A German importer, for example, may buy components from Bulgaria, Romania, and Hungary. Instead of asking each supplier to arrange separate delivery to Germany, the buyer can nominate a carrier or forwarding partner to collect from each FCA point. One supplier may hand over at a factory, another at a regional warehouse, and a third at a terminal.

This gives the buyer better control over schedules, consolidation, routing, and transport cost. It also makes the handover point clear for each supplier.

How FCA Works for Industrial Equipment and Project Cargo

FCA can also be useful for industrial equipment, oversized cargo, and high-value machinery, but the clause must be more detailed.

With project cargo, it is not enough to write FCA factory. The parties should clarify who provides lifting equipment, who prepares the cargo for loading, who checks packaging, who secures the machine on the vehicle, how damage is recorded, and what happens if the carrier arrives without the right vehicle or equipment.

Example: an Austrian manufacturer sells an industrial machine to a buyer in Serbia under FCA factory. The buyer arranges specialized transport. If the truck arrives without the required securing equipment or loading plan, the issue is not just operational. It becomes a contractual problem if the responsibilities were not defined in advance.

For machinery and project cargo, FCA should be supported by a loading plan, packaging requirements, vehicle requirements, appointment time, and clear proof of handover.

How to Write FCA in a Contract or Offer

A practical FCA clause should start with the exact place – address, terminal, warehouse, or facility.

Then add operational details where needed:

  • Who loads the goods
  • Pickup date and working hours
  • Required vehicle type
  • Packaging and securing requirements
  • Required export and transport documents
  • Who pays waiting time if the carrier is late
  • How handover is confirmed
  • Who arranges cargo insurance
  • What happens if goods or packaging are damaged before pickup

The more valuable, sensitive, or complex the goods are, the more detailed the FCA clause should be.

When FCA Is a Good Choice

FCA is usually a good choice when the buyer has logistics experience, wants to control the main transport, uses a freight forwarder, consolidates cargo from several suppliers, or works with groupage, intermodal, container, or project cargo flows.
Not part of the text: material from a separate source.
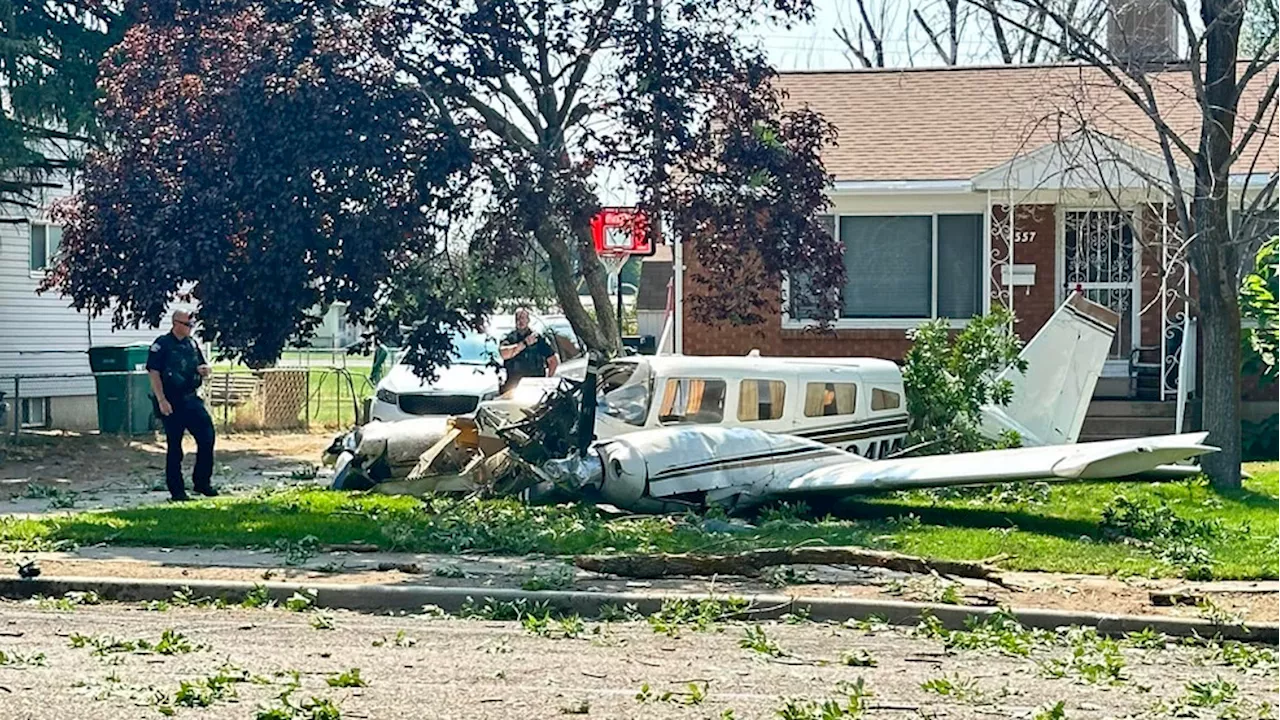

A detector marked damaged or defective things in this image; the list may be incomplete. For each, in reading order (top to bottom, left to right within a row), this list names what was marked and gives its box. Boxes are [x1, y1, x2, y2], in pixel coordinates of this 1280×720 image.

It is also useful when the seller is better placed to handle export clearance, but the buyer still wants control over carrier selection and freight cost.

FCA may be less suitable when the buyer has no international transport experience, no customs partner, no insurance arrangement, or expects the seller to manage the whole route. In such cases, CPT, CIP, DAP, or DDP may be more appropriate, depending on the deal and the level of responsibility each side wants to take.